Between January 2004 and July 2005, patients were enrolled and stratified as follows: Stratum 1, recurrent or refractory MB/PNET; Stratum 2, recurrent or refractory HGG; and Stratum 3, recurrent or refractory BSG. Patients received tipifarnib 200 mg/m2 per dose twice daily for 21 days repeated every 28 days. Patients who received enzyme-inducing anticonvulsants and other CYP3A4/5 inducers or inhibitors were excluded. The primary objective was to estimate the sustained response rate in all strata.

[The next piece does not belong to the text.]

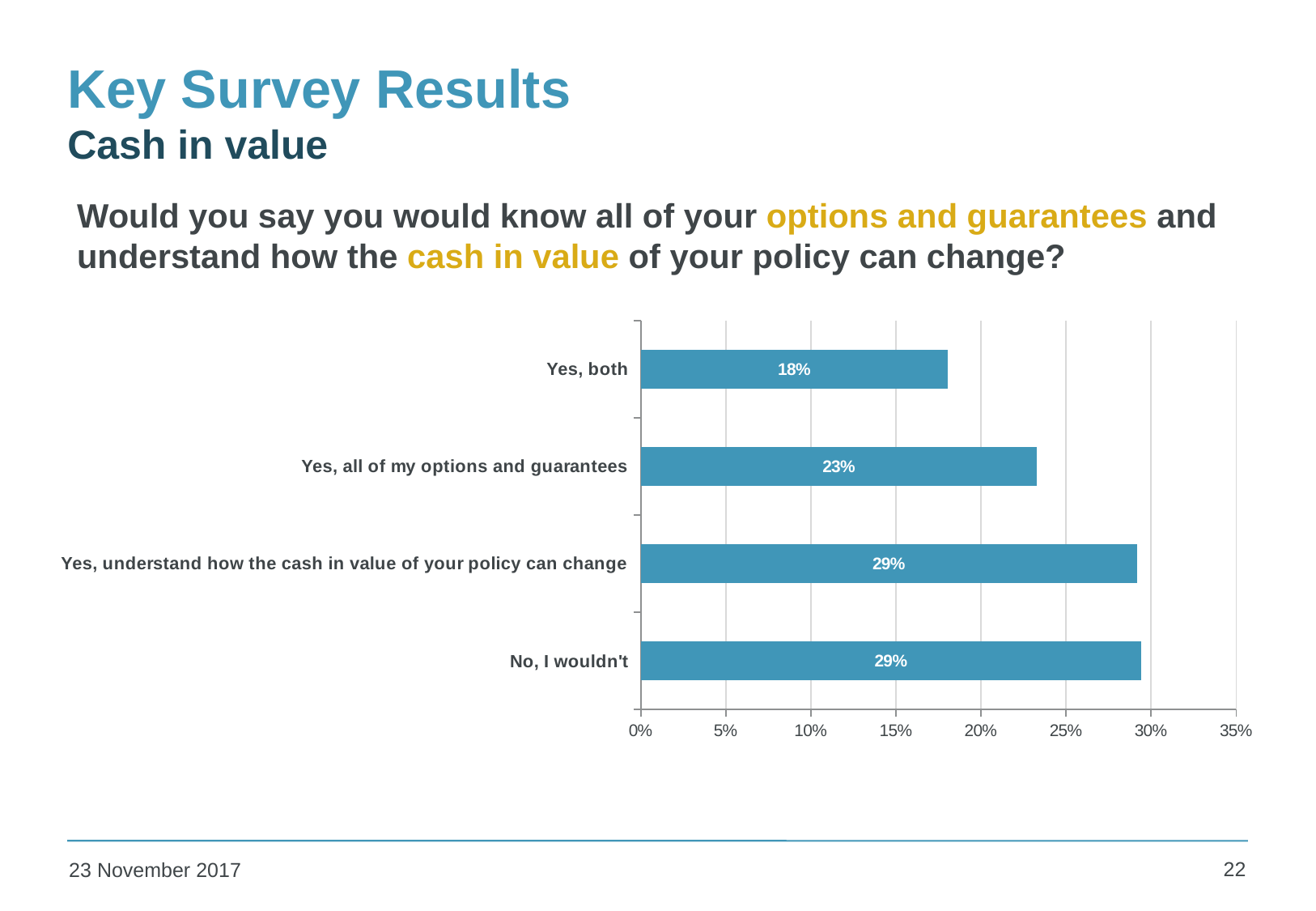
How many response categories are shown in the chart? 4 Which response category has the lowest value? Yes, both Is the value for "Yes, both" greater or less than 20%? less What is the value for "Yes, understand how the cash in value of your policy can change"? 29% What kind of chart is shown on the slide? bar chart What percentage answered "No, I wouldn't"? 29% Which is larger: "Yes, both" or "Yes, all of my options and guarantees"? Yes, all of my options and guarantees What is the highest value shown on the horizontal axis? 35% What is the value for "Yes, all of my options and guarantees"? 23% What percentage of respondents answered "Yes, both"? 18% What is the difference between "No, I wouldn't" and "Yes, both"? 11% What is the difference between "Yes, all of my options and guarantees" and "Yes, both"? 5%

Ninety-seven patients with a median age of 11.2 years (range, 3.2–21.9 years) were enrolled on the study, and 81 patients were evaluable for response. One of 35 patients with BSG and 1 of 31 patients with HGG had a sustained partial response. No responses were observed in 15 patients with MB/PNET. Eight patients (3 HGG, 1 MB, and 4 BSG) remained stable for ≥4 courses (range, 4–25 courses). The median number of courses received was 2 (range, 1–25 courses). The most frequent grade 3 and 4 toxicities included neutropenia (18.7%), thrombocytopenia (14.3%), and leukopenia (14.3%). The 6-month progression-free survival rate (±standard deviation) was 14% ± 6% for HGG, 6% ± 6% for MB/PNET and 3% ± 3% for BSG.
Tipifarnib tolerated well but had little activity as a single agent in children with recurrent central nervous system malignancies. Cancer 2007. © 2007 American Cancer Society.